[[ Record excerpts open ]]
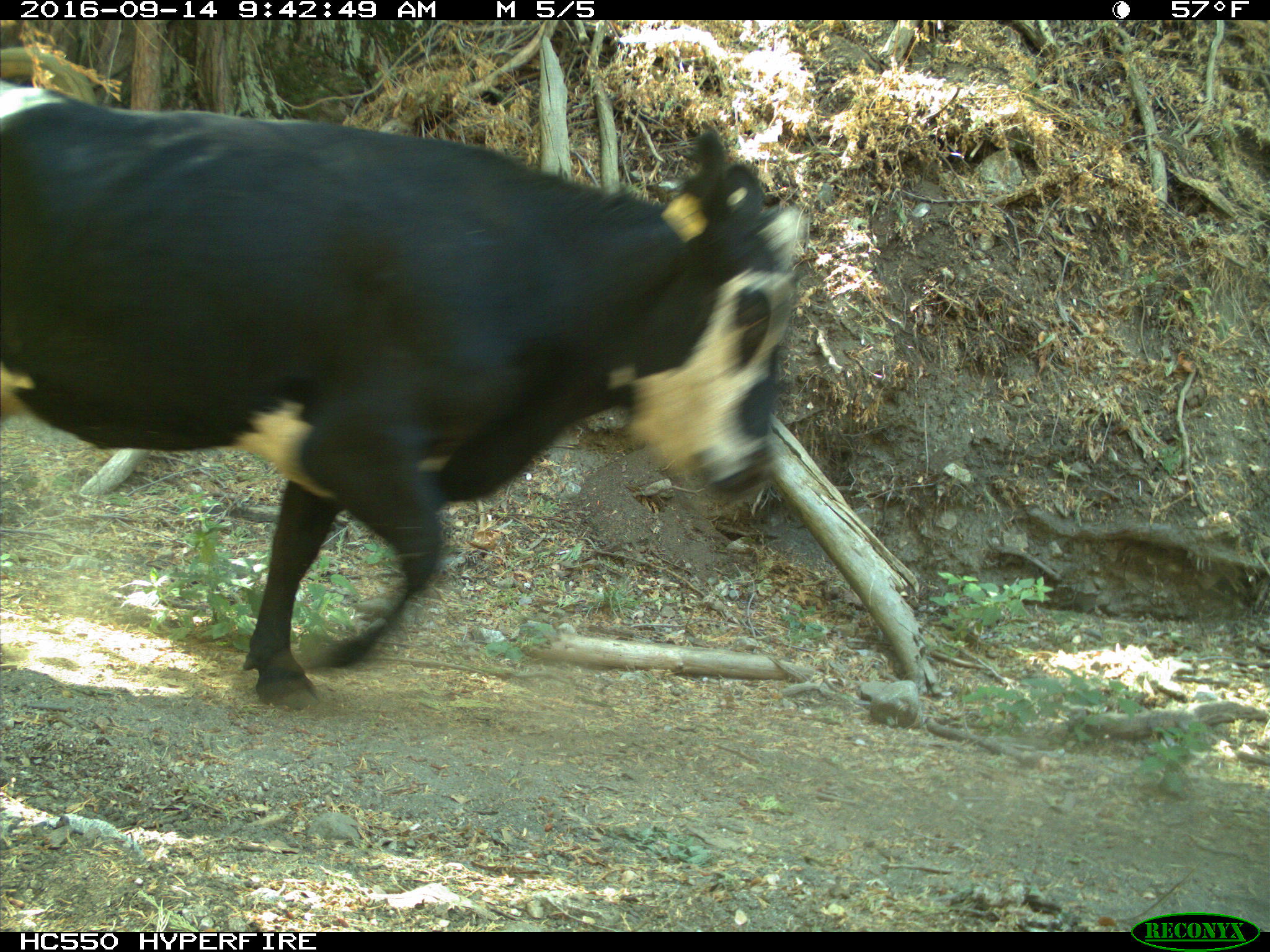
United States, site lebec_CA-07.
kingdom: Animalia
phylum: Chordata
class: Mammalia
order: Artiodactyla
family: Bovidae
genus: Bos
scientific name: Bos taurus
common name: domestic cow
Bos taurus (domestic cow).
[[ Record excerpts closed ]]
The answer is every line of the data, exactly as written, with the pictures dropped.

United States, site lebec_CA-07.
kingdom: Animalia
phylum: Chordata
class: Mammalia
order: Artiodactyla
family: Bovidae
genus: Bos
scientific name: Bos taurus
common name: domestic cow
Bos taurus (domestic cow).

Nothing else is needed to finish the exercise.